Его поведение было настолько несообразно с лагерными «правилами», что на первых порах даже обескураживало эсэсовское начальство. Подобное безрассудство человека, открыто бросившего вызов собственной смерти, комендант лагеря штурмбаннфюрер[1] Раушенбах, считавший себя знатоком России и «русской души», стал объяснять своим коллегам тем, что капитан — сын кого-то из «высокопоставленных деятелей Советов» и он, штурмбаннфюрер, бережет его «на всякий случай»… Как бы то ни было, на куртке и штанах военнопленного над номером выделялись кроваво-красные знаки мишени — флюг-пункты. По таким заключенным охрана могла открывать огонь без предупреждения.
Лагерь этот был невелик, но в нем имелось в миниатюре все, чем оснащались все фашистские лагеря, — от колючей проволоки, через которую пропускался ток высокого напряжения, до переносной кремационной печи. Капитан считался одним из первых кандидатов на «выход через трубу» — эту шутку любил повторять на аппель-плаце Раушенбах.
Обычно в свободные от работы минуты Николай безучастно лежал вверх лицом, подложив руки под голову. В разговоры с соседями по бараку не вступал. Если к нему обращались, отвечал, но сам не заговаривал даже со своими соотечественниками. Жестоко страдал от голода, не меньше мучился от отсутствия табака, но ни разу не обмолвился жалобой, не попросил ни у кого «бычка». Только один раз пораженный барак стал свидетелем вспышки молчаливого капитана.
Это произошло вскоре после его появления в лагере. Был вечер, и он лежал на нарах. Не спал, с открытыми глазами лежал и молчал.
Треньканье гитары оказалось неожиданностью только для него — весь барак уже слышал и гитару и песни одного из русских военнопленных.
А я в ростовской сижу, голубоглазая,
И скоро, верно, нас отправят в лагиря.
И в халодной, тесной, душной камире
Вспаминаю, мил-л-лая, тибя…
Надтреснутый голос звучал уныло, но эта гитара была едва ли не единственной отрадой измученных неволей людей.
Капитан, не дослушав песни, спрыгнул на пол. Вплотную подошел к певцу и положил руку на струны.

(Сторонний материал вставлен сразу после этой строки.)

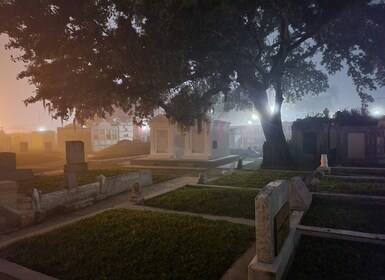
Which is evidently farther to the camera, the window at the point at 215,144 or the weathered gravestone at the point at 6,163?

Гитара смолкла. Стало тихо.
— Ты что, сам петь хочешь? — спросил гитарист, парень одних лет с капитаном.
— Я считаю бесчестным для командира Красной Армии петь такие песни, — медленно, со сдержанной яростью произнес Николай Ермаков, — тем более здесь. Если ничего другого не знаешь, лучше молчи, не позорься. И Родину свою не позорь — там есть песни получше этой блатной музыки. Все понял? — Последние слова были уже произнесены с неприкрытой угрозой. Сказал и, не оборачиваясь, пошел на свое место — тощий, ссутулившийся, суровый: от того, прошлого капитана Николая Ермакова в нем остались лишь непреклонные серые глаза, да большие недрожащие руки, да еще твердая уверенность в своем праве на гнев.
Этот упрек был справедлив только наполовину, потому что раньше, до появления в бараке новенького, пелись не одни воровские песни. Может быть, именно поэтому певец, опешивший поначалу, вдруг взорвался.
— А я вот не стыжусь! — крикнул он. — Был командиром, был комсомольцем, а сейчас я ничто, девять грамм мне уже заготовлены, и все твои идеи перед этим — тьфу… Понимаешь? На что они мне, мертвому? Поэтому и пою, что хочу, без руководящих указаний…
Николай Ермаков обернулся. На крик нельзя было отвечать криком, и он заставил себя усмехнуться, сказать как можно мягче:
— Что ты все твердишь «был», «был»? Командиром — был, комсомольцем — был, живым, значит, тоже — был. Что же в тебе на сейчас осталось — только эта песня?